Our Take
The DOL is closing a loophole that let employers classify salaried workers as exempt while routinely assigning them nonexempt work—but only if the nonexempt duties stay occasional, not primary.
Why it matters
HR teams managing hybrid exempt/nonexempt staffing need to know where the line sits. The DOL has fielded multiple overtime calculation questions since relaunching its opinion letter program in mid-2025, signaling confusion in the field.
Do this week
HR: audit your exempt employee time logs and job descriptions before Q2 budget close so you can flag any role where nonexempt duties have become the norm.
DOL narrows the exempt worker exception
The Department of Labor has confirmed that overtime-exempt salaried workers can perform nonexempt (hourly) duties without automatically losing their exempt status, provided those duties remain secondary to their primary exempt role. The guidance addresses a recurring compliance question the DOL has fielded multiple times since reopening its opinion letter program in mid-2025 (per HR Dive reporting).
The ruling does not create a new rule. It clarifies application of the "primary duty" test, the existing standard under the Fair Labor Standards Act. An exempt employee's classification stands if their exempt duties consume the bulk of their work time, even if they spend some hours on nonexempt tasks.
The frequency of DOL inquiries on this topic since mid-2025 suggests widespread uncertainty about where the boundary sits. Employers have been wrestling with staffing flexibility in flatter organizations, where exempt staff often patch gaps by handling hourly work.
Misclassification remains a payroll liability
The guidance does not give employers a free pass to shift exempt workers into nonexempt work. If nonexempt duties become primary or regular, the worker should be reclassified and paid overtime. Failure to reclassify exposes the employer to back-pay claims and penalties.

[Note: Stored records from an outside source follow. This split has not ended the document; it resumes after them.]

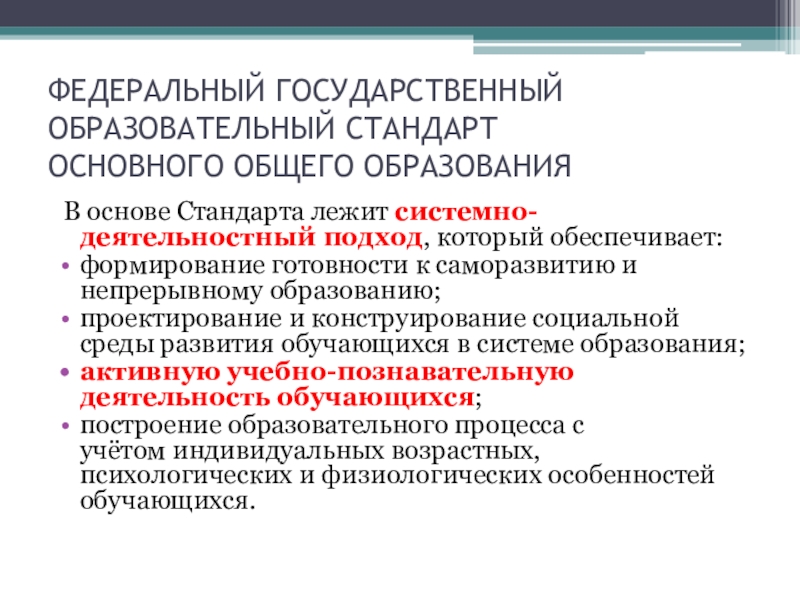 ФЕДЕРАЛЬНЫЙ ГОСУДАРСТВЕННЫЙ ОБРАЗОВАТЕЛЬНЫЙ СТАНДАРТ ОСНОВНОГО ОБЩЕГО ОБРАЗОВАНИЯ

В основе Стандарта лежит системно-деятельностный подход, который обеспечивает:
• формирование готовности к саморазвитию и непрерывному образованию;
• проектирование и конструирование социальной среды развития обучающихся в системе образования;
• активную учебно-познавательную деятельность обучающихся;
• построение образовательного процесса с учётом индивидуальных возрастных, психологических и физиологических особенностей обучающихся.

The DOL's repeated clarifications on overtime math since mid-2025 point to a compliance maturity gap. Many HR teams do not have clear documentation of what each exempt role actually does day-to-day, making it hard to defend the "primary duty" claim in an audit.
Document primary duties now, not in discovery
Pull your exempt org chart and cross-reference it against actual time allocation. If an exempt employee spends 40% or more of their hours on nonexempt work, start the reclassification conversation with payroll. If duties are genuinely mixed and secondary, document the split in writing and retain time records that support it.
The DOL opinion letter program is active and fielding questions. If your role sits in a gray zone, consider requesting a private letter ruling from the Wage and Hour Division before an audit forces the issue.